Recently, Japan and members of the Association of Southeast Asian Nations (ASEAN) met in Singapore to discuss security topics. Among those of most immediate concern were the high levels of piracy at sea, the threat that the Khmer Rouge continues to pose in Cambodia, and especially North Korea's decision to withdraw from the Nuclear Non-Proliferation Treaty (NPT) next month.

Of broader concern, however, is the arms race that prosperity has fueled to defend economic gains.

That the initiative for the meeting came from Japan is encouraging. It is another signal, along with its role in United Nations efforts in Cambodia, that Japan is slowly taking a more active role in regional affairs, one commensurate with its economic influence.
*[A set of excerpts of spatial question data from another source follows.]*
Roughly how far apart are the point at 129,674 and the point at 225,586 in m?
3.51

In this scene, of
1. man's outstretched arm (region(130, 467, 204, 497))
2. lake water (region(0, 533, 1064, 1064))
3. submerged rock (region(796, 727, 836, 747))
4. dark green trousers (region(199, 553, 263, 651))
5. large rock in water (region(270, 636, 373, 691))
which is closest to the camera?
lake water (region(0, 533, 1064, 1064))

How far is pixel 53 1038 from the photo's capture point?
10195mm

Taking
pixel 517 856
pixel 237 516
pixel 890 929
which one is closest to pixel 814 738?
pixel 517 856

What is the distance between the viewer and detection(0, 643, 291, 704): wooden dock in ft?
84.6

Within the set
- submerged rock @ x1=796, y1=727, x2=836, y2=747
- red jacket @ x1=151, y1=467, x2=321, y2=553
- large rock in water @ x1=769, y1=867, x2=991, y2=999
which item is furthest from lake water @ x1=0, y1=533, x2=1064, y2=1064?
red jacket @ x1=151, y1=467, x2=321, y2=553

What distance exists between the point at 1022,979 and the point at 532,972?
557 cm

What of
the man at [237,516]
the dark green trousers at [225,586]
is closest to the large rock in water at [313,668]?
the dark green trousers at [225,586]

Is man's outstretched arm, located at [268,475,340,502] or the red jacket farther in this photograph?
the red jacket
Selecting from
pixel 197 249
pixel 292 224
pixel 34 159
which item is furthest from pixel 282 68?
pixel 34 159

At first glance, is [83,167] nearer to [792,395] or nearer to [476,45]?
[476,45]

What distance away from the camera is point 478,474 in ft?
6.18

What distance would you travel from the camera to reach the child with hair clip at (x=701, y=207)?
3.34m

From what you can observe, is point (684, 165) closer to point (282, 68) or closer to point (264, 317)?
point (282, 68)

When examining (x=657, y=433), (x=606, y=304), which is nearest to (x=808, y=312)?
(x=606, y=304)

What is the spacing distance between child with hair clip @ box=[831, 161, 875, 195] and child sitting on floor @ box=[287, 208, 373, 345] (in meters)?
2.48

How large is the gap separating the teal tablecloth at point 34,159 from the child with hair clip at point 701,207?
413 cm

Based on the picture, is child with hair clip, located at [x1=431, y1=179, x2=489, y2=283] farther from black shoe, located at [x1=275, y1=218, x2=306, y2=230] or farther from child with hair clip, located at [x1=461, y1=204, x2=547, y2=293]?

While bitter memories of their treatment by Japan during World War II remain, the ASEAN nations' willingness to hold the meeting also suggests that a recognition of the need to defend the region's economic and political progress is gaining strength.

Still at issue, according to one report, is whether to include China and Vietnam in any future meetings. The answer should be yes. Given their geopolitical roles in the region and their economic potential, leaving them out of security discussions would be a mistake, while including them would bring them into yet another forum where market-based economics and democratic principles are the norm.

The Clinton administration has expressed its support for Asians' efforts to develop a forum for dealing with regional security issues, as well as its desire to remain fully engaged in the region. Indeed, the State Department announced May 24 that top United States officials are scheduled to meet with North Korean representatives in Washington June 2 to try to convince Pyongyang to reverse its NPT decision.

This effort, which includes Japan, China, and South Korea, serves as a reminder to those in Washington who want the US to reduce its military commitment overseas that, even as Asians begin to evolve their own approach to regional security, the United States role there remains vital.